Rising Action: The entire Old Testament. The great story of Israel, as our friend Bishop Barron describes it. God makes covenant after covenant with His chosen people as an offering of restored relationship. Adam, Noah, Abraham, Moses, David. And still His people continue to turn away from Him. The reign of sin remains.

Climax: The coming of a great Savior that will restore the world to its proper order! He is prophesied about throughout history. God becomes a human being. Jesus Christ is born of a virgin, lives, suffers, dies on the cross, and rises from the dead to defeat the power of sin and death forever.

Falling Action: This is where we’re at now in the way I see the story. Jesus Christ has already won the battle. We are saved! But so much of the world doesn’t know it yet. We must continue to fight the battle against sin within ourselves through Christ’s resurrection power. God has chosen to allow sin to continue to rule the world until His appointed time, but we now have the power to overcome it.

Resolution: At the fullness of time, Jesus Christ will come again in His true power and glory. He will defeat Satan for the last time and will bring with Him the new heaven and the new earth. This is the final battle which is already won.

It’s so helpful to me to think this way because it keeps my eyes on the bigger picture. It’s so easy to lose the forest through the trees! I fight my battle against sin and self every day and the devil does a really good job of discouraging me, telling me to give up, telling me it’s not worth the struggle, feeding me lies about myself and about God. It’s so easy to forget that the battle is already won! The climax has happened, and every turn of the world is taking us closer toward resolution.
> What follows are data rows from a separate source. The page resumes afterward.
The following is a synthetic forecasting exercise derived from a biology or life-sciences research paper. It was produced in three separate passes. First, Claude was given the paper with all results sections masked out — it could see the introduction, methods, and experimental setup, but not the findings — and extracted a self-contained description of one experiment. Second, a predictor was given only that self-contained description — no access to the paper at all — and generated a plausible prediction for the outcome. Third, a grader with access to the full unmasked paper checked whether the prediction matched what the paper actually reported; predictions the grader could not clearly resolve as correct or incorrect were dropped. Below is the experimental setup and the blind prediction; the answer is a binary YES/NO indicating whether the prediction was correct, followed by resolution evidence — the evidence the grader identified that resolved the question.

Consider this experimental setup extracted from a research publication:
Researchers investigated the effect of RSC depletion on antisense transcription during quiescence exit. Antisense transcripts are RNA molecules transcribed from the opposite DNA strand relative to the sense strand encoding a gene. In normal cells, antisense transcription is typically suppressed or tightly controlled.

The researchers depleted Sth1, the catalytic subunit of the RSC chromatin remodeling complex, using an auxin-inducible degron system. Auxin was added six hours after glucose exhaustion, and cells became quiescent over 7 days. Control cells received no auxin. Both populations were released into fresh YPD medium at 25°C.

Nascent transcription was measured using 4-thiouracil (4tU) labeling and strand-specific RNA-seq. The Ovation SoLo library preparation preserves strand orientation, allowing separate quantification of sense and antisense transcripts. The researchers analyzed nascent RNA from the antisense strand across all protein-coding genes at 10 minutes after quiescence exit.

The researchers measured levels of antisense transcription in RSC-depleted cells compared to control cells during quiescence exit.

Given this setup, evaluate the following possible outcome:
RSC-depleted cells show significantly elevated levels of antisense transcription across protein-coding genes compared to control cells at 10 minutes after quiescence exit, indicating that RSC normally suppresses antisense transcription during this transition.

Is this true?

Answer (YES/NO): YES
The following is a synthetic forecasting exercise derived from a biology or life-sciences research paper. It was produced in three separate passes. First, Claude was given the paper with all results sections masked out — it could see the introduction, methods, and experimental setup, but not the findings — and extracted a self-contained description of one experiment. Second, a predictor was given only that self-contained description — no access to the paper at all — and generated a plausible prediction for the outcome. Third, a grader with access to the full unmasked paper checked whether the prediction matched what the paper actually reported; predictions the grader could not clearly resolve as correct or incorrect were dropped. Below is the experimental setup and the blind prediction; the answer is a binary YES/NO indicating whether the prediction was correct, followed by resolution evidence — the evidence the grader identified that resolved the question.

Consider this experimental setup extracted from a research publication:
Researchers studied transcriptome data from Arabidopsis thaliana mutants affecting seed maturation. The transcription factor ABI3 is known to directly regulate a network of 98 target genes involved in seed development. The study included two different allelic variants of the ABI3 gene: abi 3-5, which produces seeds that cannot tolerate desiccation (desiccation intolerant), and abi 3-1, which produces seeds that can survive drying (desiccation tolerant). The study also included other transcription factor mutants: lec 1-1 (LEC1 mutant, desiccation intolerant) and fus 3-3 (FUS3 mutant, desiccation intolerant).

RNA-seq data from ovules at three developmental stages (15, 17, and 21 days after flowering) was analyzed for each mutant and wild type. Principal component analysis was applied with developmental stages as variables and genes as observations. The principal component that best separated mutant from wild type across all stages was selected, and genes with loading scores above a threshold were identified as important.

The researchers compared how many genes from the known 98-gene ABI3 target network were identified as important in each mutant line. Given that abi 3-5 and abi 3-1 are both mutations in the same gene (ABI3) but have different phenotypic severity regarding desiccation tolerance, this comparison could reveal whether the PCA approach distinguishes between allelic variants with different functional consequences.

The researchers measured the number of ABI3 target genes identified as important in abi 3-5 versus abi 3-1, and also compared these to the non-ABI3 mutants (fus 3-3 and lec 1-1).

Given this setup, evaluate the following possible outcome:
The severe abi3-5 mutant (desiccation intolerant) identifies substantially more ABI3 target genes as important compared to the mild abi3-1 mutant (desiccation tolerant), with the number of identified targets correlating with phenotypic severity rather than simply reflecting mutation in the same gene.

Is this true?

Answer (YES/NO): YES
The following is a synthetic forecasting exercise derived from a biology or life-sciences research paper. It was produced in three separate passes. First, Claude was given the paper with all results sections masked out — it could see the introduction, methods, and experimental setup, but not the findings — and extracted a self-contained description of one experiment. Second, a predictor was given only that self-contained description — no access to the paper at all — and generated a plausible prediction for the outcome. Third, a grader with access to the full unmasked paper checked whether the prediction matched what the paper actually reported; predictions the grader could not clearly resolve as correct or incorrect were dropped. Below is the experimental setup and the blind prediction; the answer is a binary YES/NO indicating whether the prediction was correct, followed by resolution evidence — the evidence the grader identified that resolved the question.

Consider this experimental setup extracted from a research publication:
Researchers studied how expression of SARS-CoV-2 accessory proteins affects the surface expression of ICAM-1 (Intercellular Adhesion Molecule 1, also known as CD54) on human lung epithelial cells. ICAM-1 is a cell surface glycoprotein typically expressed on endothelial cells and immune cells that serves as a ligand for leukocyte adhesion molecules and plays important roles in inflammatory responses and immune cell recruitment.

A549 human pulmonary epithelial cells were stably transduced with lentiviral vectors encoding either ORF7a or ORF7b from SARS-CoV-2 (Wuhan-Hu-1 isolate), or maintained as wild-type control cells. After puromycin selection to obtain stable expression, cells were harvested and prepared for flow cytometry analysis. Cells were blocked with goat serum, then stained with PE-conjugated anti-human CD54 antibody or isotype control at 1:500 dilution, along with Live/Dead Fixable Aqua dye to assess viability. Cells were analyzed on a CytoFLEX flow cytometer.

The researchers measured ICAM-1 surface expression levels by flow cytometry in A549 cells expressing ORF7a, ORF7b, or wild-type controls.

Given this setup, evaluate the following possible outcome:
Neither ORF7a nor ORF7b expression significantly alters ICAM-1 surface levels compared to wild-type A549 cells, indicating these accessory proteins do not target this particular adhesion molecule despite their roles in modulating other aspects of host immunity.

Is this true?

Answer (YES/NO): NO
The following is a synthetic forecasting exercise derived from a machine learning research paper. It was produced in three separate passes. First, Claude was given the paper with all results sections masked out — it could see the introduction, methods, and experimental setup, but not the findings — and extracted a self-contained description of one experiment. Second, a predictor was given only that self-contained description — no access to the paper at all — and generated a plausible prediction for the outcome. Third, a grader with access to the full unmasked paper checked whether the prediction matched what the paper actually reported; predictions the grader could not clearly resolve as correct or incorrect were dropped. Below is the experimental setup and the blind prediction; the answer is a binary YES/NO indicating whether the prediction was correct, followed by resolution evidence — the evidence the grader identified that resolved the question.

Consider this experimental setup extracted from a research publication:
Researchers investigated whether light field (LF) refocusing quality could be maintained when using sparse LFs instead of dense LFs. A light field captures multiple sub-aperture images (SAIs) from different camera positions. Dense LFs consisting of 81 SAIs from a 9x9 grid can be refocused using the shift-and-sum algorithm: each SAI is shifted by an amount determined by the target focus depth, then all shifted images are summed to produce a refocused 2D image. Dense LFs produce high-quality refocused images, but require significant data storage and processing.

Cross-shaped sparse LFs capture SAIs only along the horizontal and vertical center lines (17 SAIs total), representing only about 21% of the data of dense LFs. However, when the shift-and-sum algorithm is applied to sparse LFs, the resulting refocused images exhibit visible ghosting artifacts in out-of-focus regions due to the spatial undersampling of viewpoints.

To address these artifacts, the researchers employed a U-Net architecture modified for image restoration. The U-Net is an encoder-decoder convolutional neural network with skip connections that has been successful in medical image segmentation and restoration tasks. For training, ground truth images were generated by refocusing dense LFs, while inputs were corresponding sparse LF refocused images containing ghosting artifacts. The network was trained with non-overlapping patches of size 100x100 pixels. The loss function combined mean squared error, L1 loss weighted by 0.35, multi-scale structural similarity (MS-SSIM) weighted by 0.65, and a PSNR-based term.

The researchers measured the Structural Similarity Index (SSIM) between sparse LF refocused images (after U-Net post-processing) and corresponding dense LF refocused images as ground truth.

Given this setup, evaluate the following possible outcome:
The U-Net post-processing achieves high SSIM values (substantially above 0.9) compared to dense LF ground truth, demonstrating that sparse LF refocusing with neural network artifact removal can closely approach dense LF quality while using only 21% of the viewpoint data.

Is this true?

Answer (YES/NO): NO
And yet, as I described, sin and its effects are still a woeful part of the world. That’s what we see in today’s Gospel. Jesus doesn’t heal the paralytic right away; He first offers him forgiveness for his sins. Because sin is the root of all evil. Sin is the cause of every brokenness and injustice in the world. Sin is the cause of the man’s paralysis. Now understand that it was not his own sin that caused the paralysis. Bad things happen to good people. But sin brought disorder into what was once a perfect world. Bad things aren’t always caused by people. Sometimes bad things just are.

Jesus knows all too well that sin and its effects are the ultimate reasons for every human suffering. He knows why He came into the world, to save it from the effects of sin. That’s why the forgiveness of sins is preeminent over physical healing. If physical healing were vital for salvation, there would be a miraculous Sacrament of physical healing. But no, Jesus chose to institute the miraculous Sacrament of Reconciliation for the spiritual healing of our souls.

Sin is the cause of every human suffering. But we find ourselves on the right side of the climax of the Salvation Story. As we approach the resolution, you have a vital part to play. In the words of Christ Himself, “Repent and believe in the Gospel.” Receive the Sacrament of Reconciliation regularly and be reconciled to God! Then we will bring forth, with Christ, the Kingdom of God.